Saturday, March 15, 2014

ASH 2013: Dr. Jeff Sharman Discusses FCR versus BR in Front Line CLL

In this interview, Dr. Jeff Sharman gives us some understanding of the important trial data presented at ASH 2013 that compares FCR (fludarabine, cyclophosphamide, rituximab), the gold standard chemo-immunotherapy (CIT) to BR (bendamusine-rituximab) the new kid on the block and very popular with community oncologists.

In the excitement and promise of the new era of gentler and more effective oral medications for CLL, there is still a diminishing group of patients that for many reasons will continue to chose a chemo-immunotherapy (CIT) approach.

One possible reason is that for a few patients with excellent prognostic factors, a significant subset of those will reach MRD negativity and for that group FCR produces exceedingly durable remissions, starting to hint a possible cure. A half year of harsh but not the worst therapy, and you're done. Time to get on with your life without any daily pill reminding you that you have CLL.

Professor Hallek discusses this special group in my short interview from iwCLL last year.  I would not be completely dismissive of the value of CIT in those special circumstances.

Sadly insurance coverage and expense will be another reason that we will still see chemo. Older drugs are cheaper than newer drugs.

And even more sadly, patients' and physicians' unawareness of the rapidly changing therapeutic landscape will limit some of us CLLer's option to what our oncologist is most comfortable with it.

A few of us won't be able to tolerate the new oral therapies due to side effects, but as more options and new TKI's are approved I suspect that will be a vanishing small number. There are also the very few patients who have progressed on ibrutinib (the only oral TKI approved for CLL at this time and available by prescription) and an unfortunate group of us who both can not qualify for a trial or who have no access to the new meds because of where they live or their insurance and who need treatment NOW and can not wait for a different option.

That said, the FCR versus BR data welcomed as it is, is hardly the blockbuster news that it would have been a few years ago.

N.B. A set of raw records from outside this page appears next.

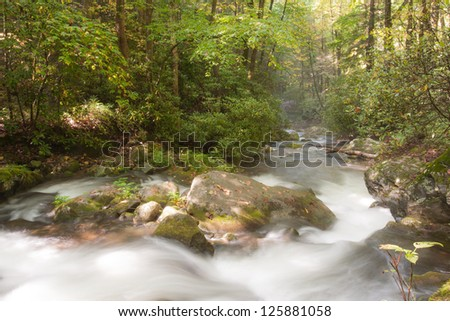 Mountain stream in Great Smoky Mountains national park - stock photo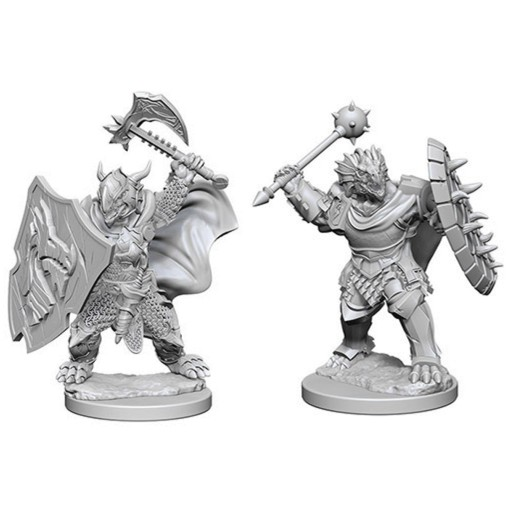 Dungeons_and_Dragons_Miniatures_W4_Dragonborn_Male_Paladin-2.jpg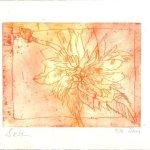 Blüte rot/gelb - Strichätzung von Susanne Haun - 15 x 20 cm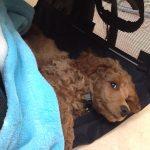 """Kleinpudel mit 2 Monaten in der Hundetasche """"Sturdibag"""""""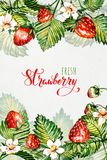 Watercolor floral background with strawberries. Summer card. Frame with watercolor strawberries. Hand painted background. stock illustration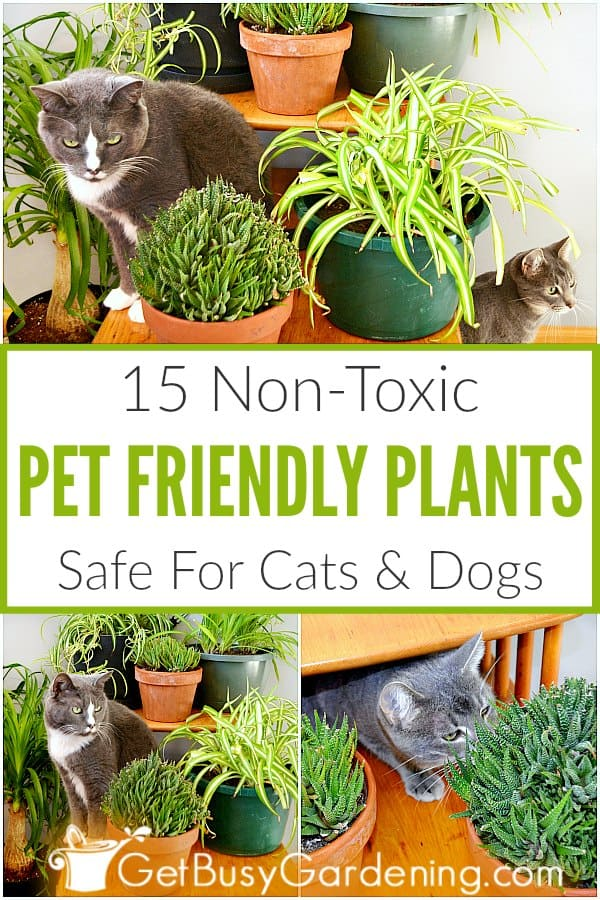 15 Non-Toxic Pet Friendly Plants Safe For Cats & Dogs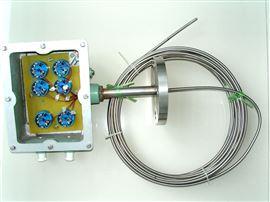 WRNK-438D多点热电偶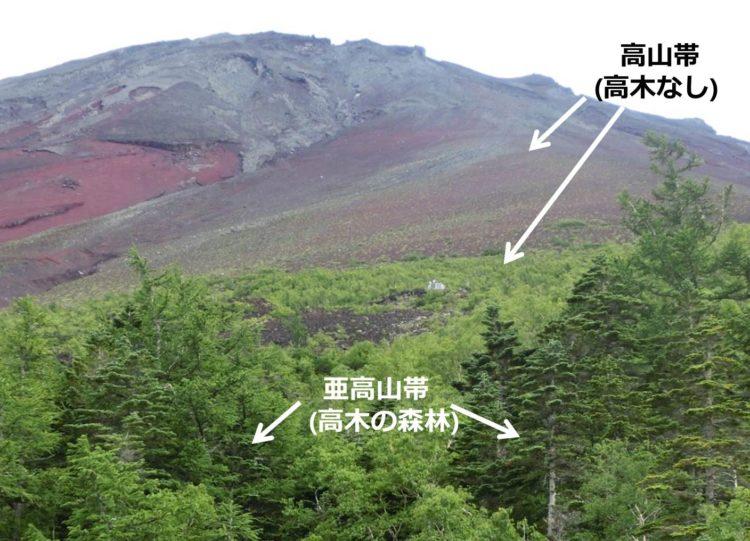 森林限界付近で撮った写真。手前には、高木の森(亜高山帯)が、奥には、高木のない高山帯がうつっている。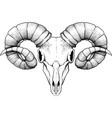 black ram skull vector image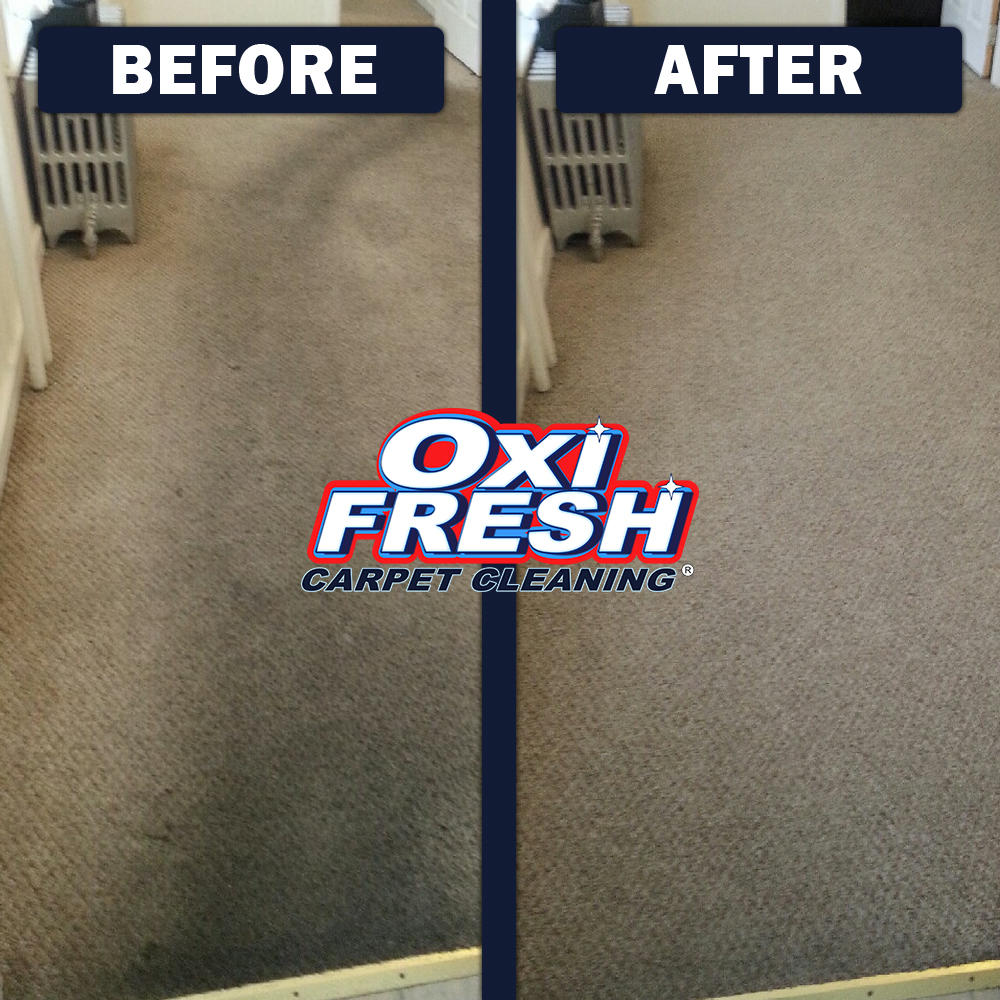 Oxi Fresh of Urbandale Carpet Cleaning image 9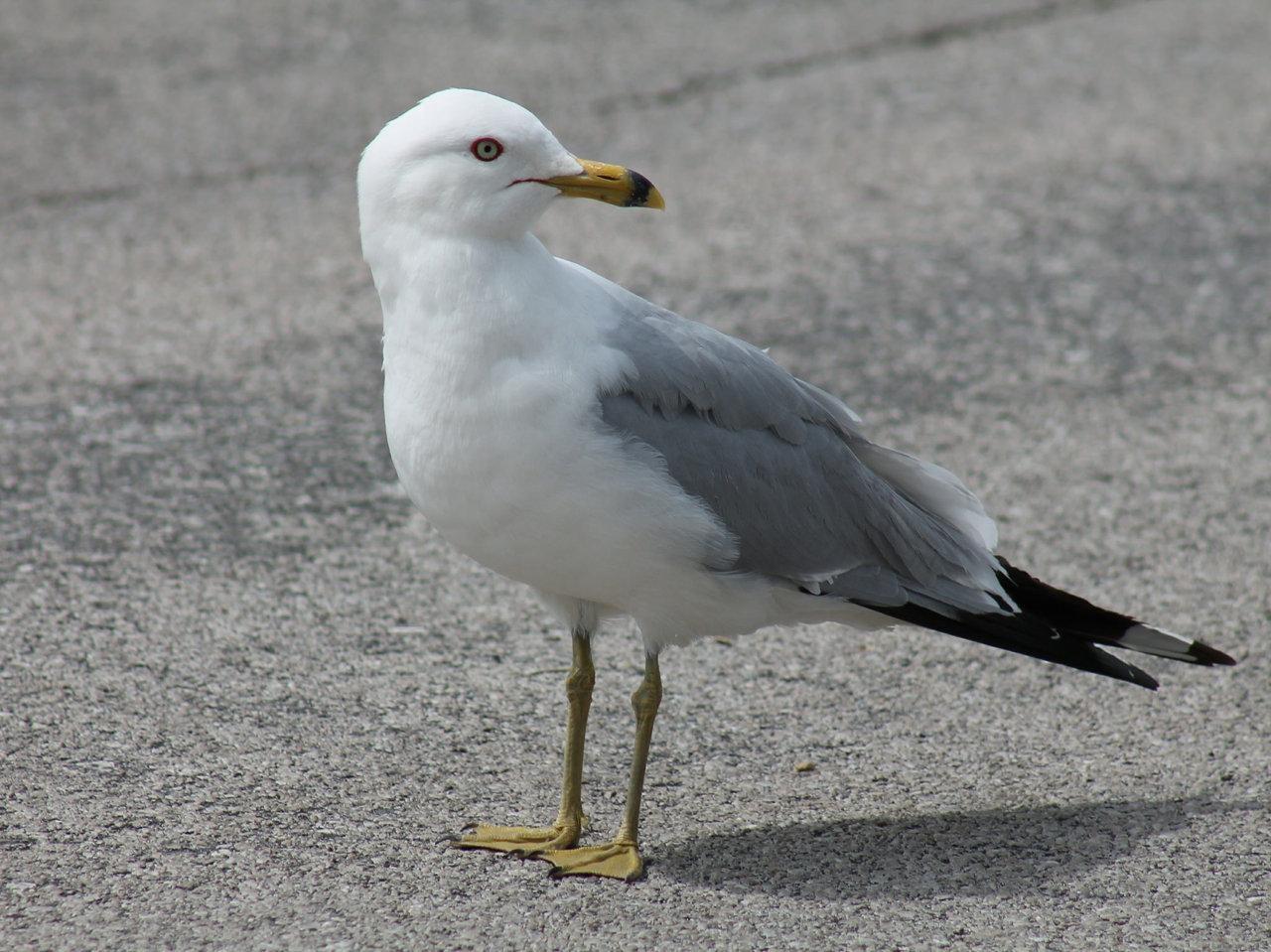 Ring-billed Gull - Photo USFWS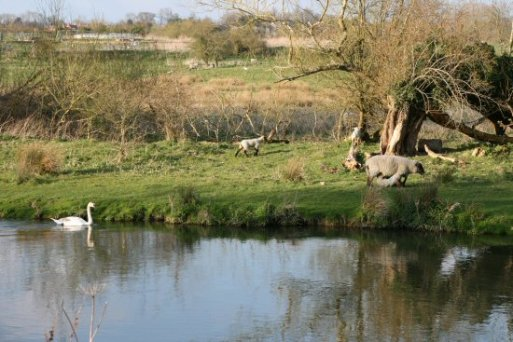 Sheep, by River Avon, Amesbury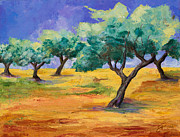 Olive Oil Painting Framed Prints - Olive Trees Grove Framed Print by Elise Palmigiani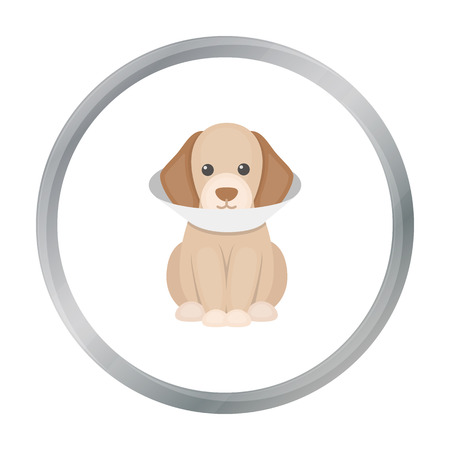 cold compress: Sick dog vector icon in cartoon style for web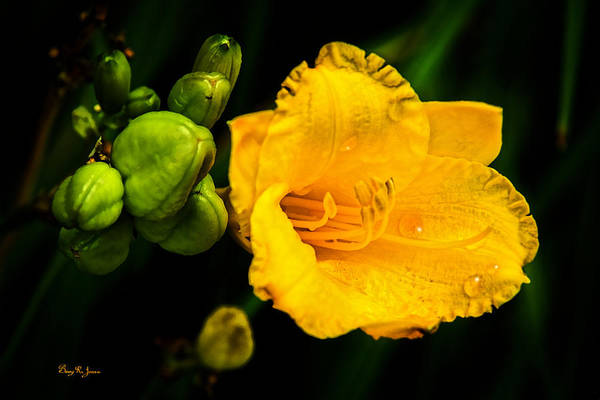 Photograph - Day Lilly - Flower - Another Day by Barry Jones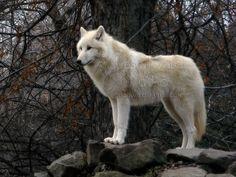 Alaskan Tundra Wolf, Budapest Zoo - Alaszkai fehér farkas (Canis lupus tundrarum) a Budapesti Állatkertben.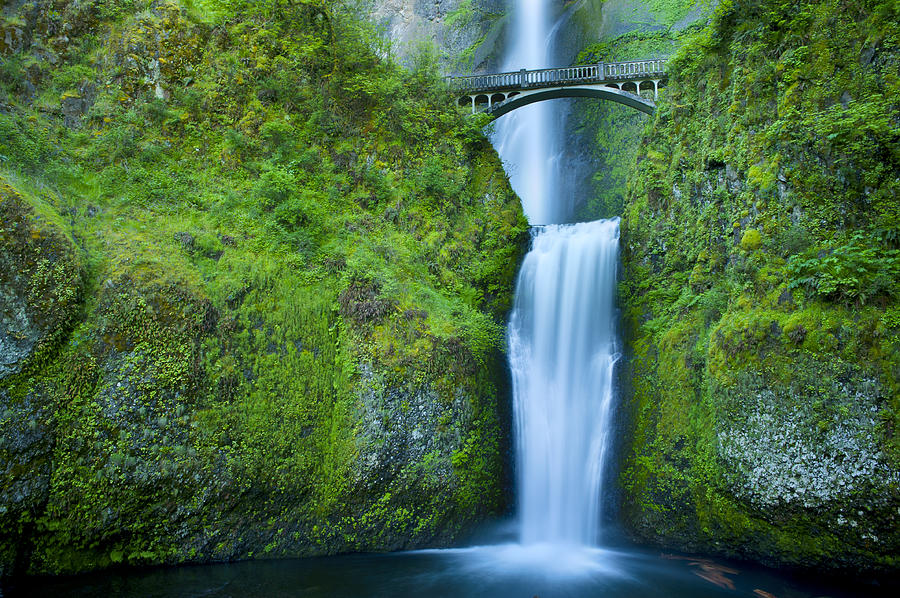 Multnomah Falls Photograph - Multnomah Falls by Don and Bonnie Fink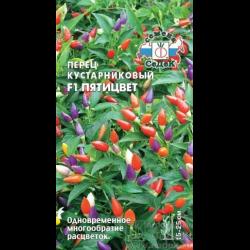 Перец пятицвет выращивание 86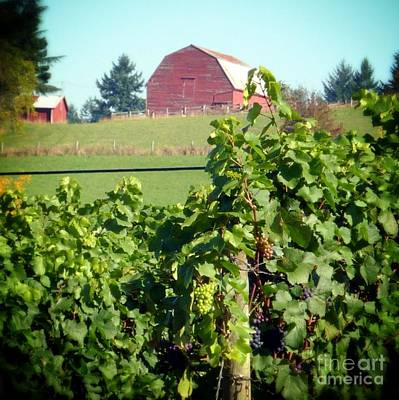 Photograph - Red Barn And Grapes by Susan Garren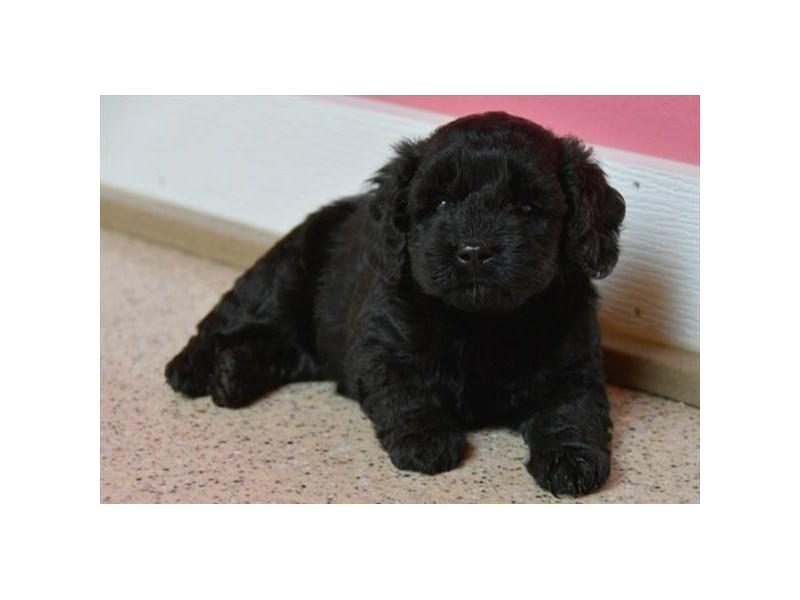 Mini Goldendoodle-Female-Black-2431008-The Barking Boutique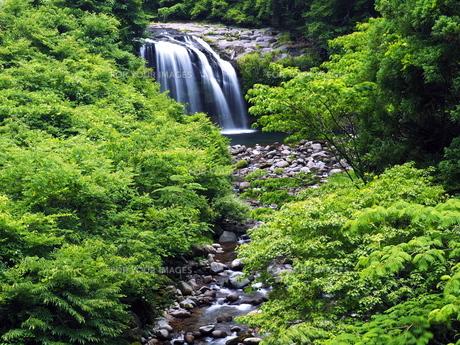 黄金の滝の写真素材 [FYI00624718]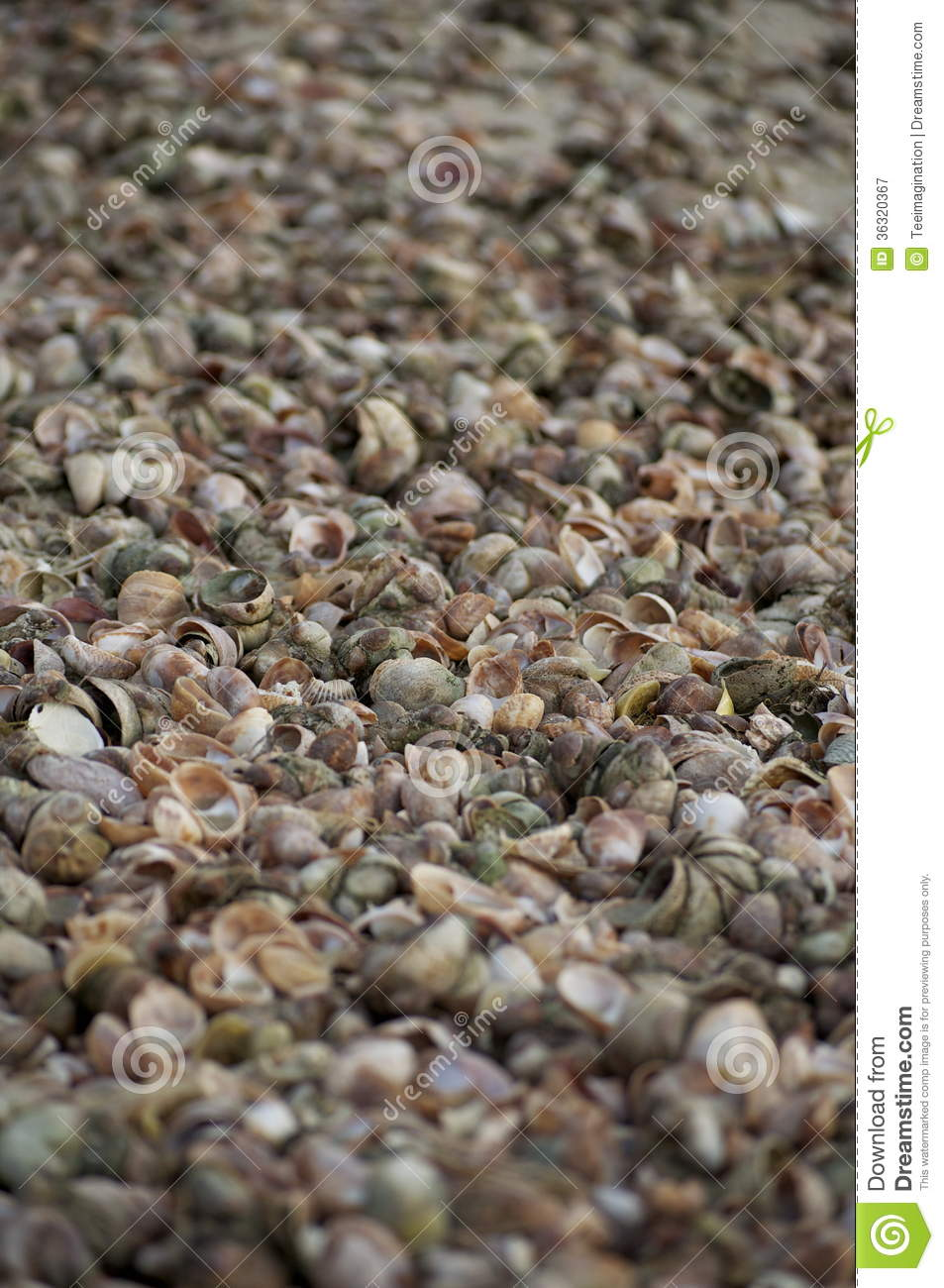 Picture Full Of Sea Shells Royalty Free Stock Photography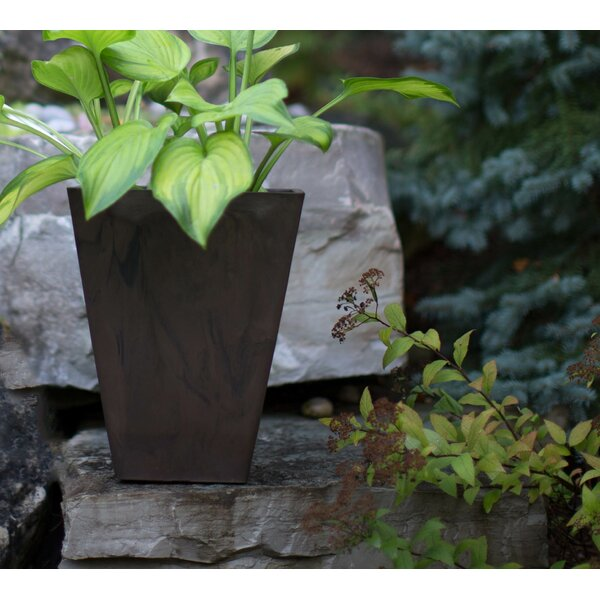 Cara Self-Watering Composite Pot Planter by Charlton Home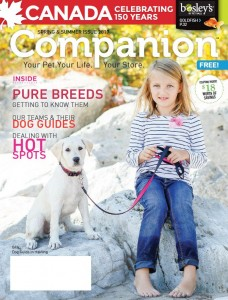 BOS Companion 2017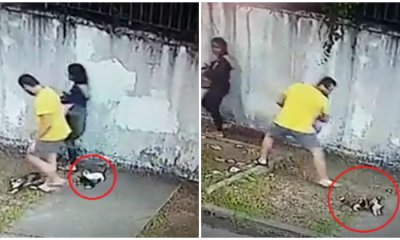 M'sian Man Dumps Kittens By Roadside, Attempts To Smack Adult Cat With Crate - WORLD OF BUZZ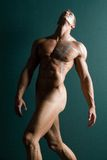 Athletic nude male body builder Stock Photos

Ibrutinib and idelalisib and ABT-199 and obinutuzumab and others have rightly stolen the spotlight at ASH and elsewhere. Their time has come, and not a moment too soon.

Still CIT is not going to quietly fade away so fast so let's look at this important ASH abstract.

This link gives the data.

This link explains what is meant by the grade of adverse events and reminds us that a grade 3 adverse event is severe or disabling, a grade 4 is life threatening and a grade 5 adverse event is polite medical talk for a side effect that kills the patients. So when we see that on the FCR, we patients had a 90% of a Grade 3 or worst hematologic side effect compared to only two out of three in the BR arm.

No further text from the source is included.